● **Required actions**
**A.** In the VICI Properties article below, turn the paragraph starting "Net income growth of 6.6% in 2024" into a short bulleted list that keeps its main facts.
**B.** According to the VICI Properties article below, what was VICI's total revenue for 2024?
**C.** Using the VICI Properties article below, explain in one to three sentences why the 17.6 percent drop in VICI's Q4 net income did not point to trouble in its main business.

Assets owned by VICI include Caesar’s Palace and The Venetian Resort in Las Vegas, Chelsea Piers in New York and the Hard Rock Casino in Cincinnati. In addition to these prestige properties, the company owns several hundred other hotels, clubs, bars and experience-based properties.

As a REIT, VICI offers dividend income far in excess of what investors can find in more traditional stocks. Since being spun off, VICI has managed to raise its already high dividend in each consecutive year. Between its portfolio of well-known properties and its ability to produce current income, is VICI Properties worth buying today?

Key Points

  • VICI offers a 5.2% yield, growing dividends annually with a 65% payout ratio, leaving room for future hikes.

  • 2024 revenue was up 6.6%, net income hit $2.7B, and VICI invested $1.1B, strengthening its Venetian partnership.

  • With a P/E of 12.8, the multiple is attractive relative to the growth rate.

Is VICI Dividend Worth It?

Right now, it’s worth buying VICI as an income investor for the dividend that pays $1.70 in annual dividends and yields 5.2%. For reference, the average dividend yield across the S&P 500 is just 1.3 percent. Even a high-yield ETF like Vanguard’s VYM is only generating 2.6%, roughly half of what VICI is offering.

It’s also worth noting that VICI appears to have more room for dividend growth in the future. The company’s dividend payout ratio is 65%, so there’s definitely room to hike further.

Although VICI Properties is a fairly new firm, it has been able to deliver relatively strong dividend growth since its inception. On a 3-year basis, VICI has been able to raise its payouts at a compounded rate of almost 24% annually.

VICI Further Solidifies Venetian Partnership

2024 proved to be a good year for VICI Properties, with revenues climbing by 6.6 percent to a yearly total of $3.8 billion. The growth rate in Q4 was a bit slower at 4.7% year-over-year, but the net result was 21 consecutive quarters of revenue growth.

Net income growth of 6.6% in 2024 slightly eclipsed the sales figure, and resulted in total net income of $2.7 billion. This fact highlights one of VICI’s greatest strengths, which is its extremely high net margin. The lowest trailing 12-month net margin VICI has ever reported was 34% in Q2 of 2022. For the last year and a half, the number has averaged about 65-70%.

One negative that emerged in the Q4 report was a 17.6 percent drop in quarterly net income to $614.6 million. This decline, though, was primarily driven by a $157.7 million year-over-year change in current expected credit loss allowance. This change, albeit having a large impact on GAAP net income, didn’t appear to reflect any disruptions to the fundamentals of the primary business.

● **Dataset section**
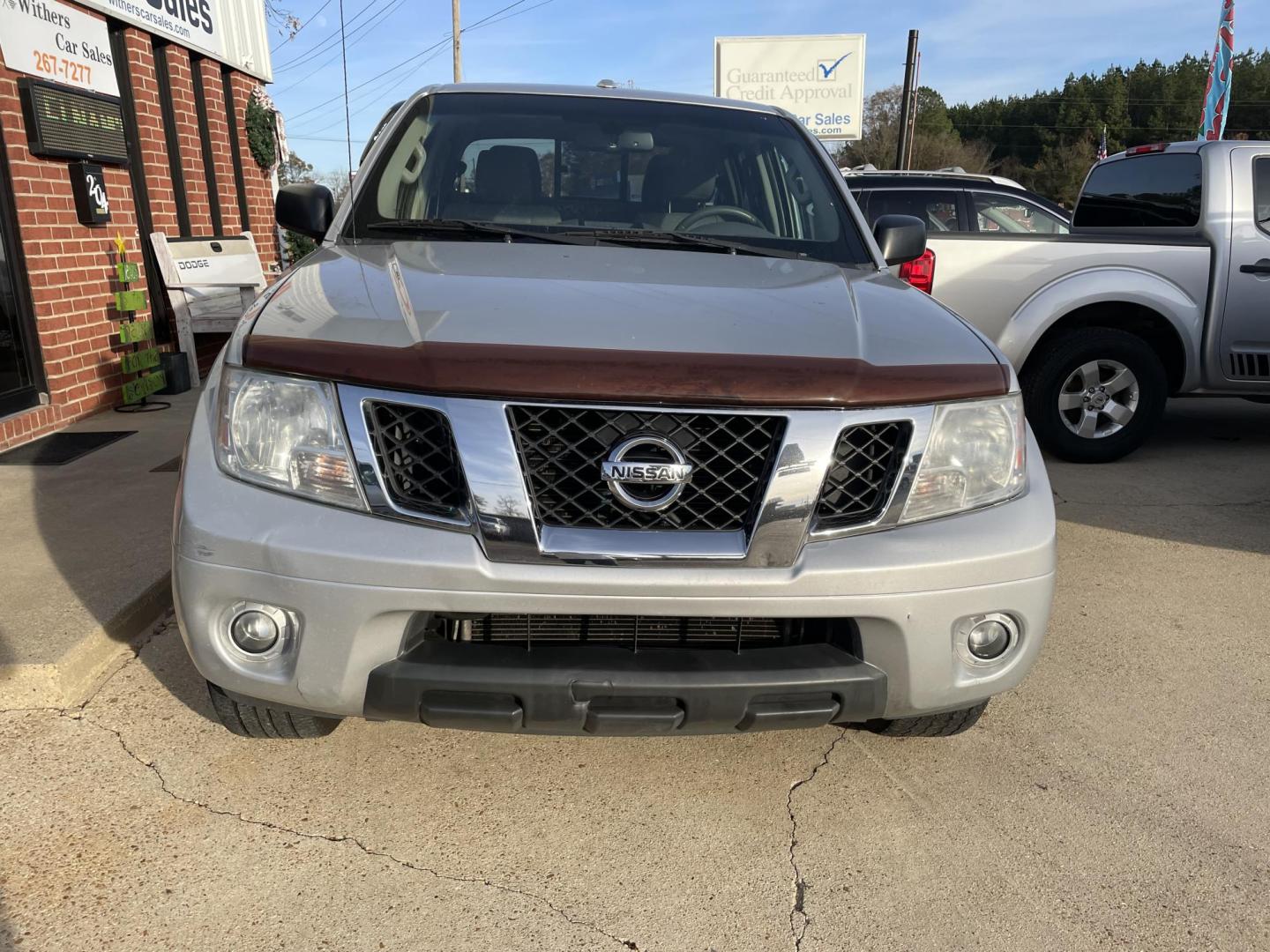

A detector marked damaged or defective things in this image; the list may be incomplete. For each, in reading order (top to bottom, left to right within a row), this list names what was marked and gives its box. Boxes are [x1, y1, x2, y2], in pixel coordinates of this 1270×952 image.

● **Solutions per task**
**A.**
- Net income grew 6.6% in 2024, slightly ahead of sales growth, for a total of $2.7 billion.
- This shows one of VICI's greatest strengths: a very high net margin.
- Its lowest trailing 12-month net margin was 34%, in Q2 of 2022.
- Over the last year and a half, that margin has averaged about 65–70%.

**B.** $3.8 billion, up 6.6 percent.

**C.** The drop was mainly caused by a $157.7 million year-over-year change in the current expected credit loss allowance. That change had a large effect on GAAP net income, but it did not appear to reflect any disruption to the fundamentals of the primary business.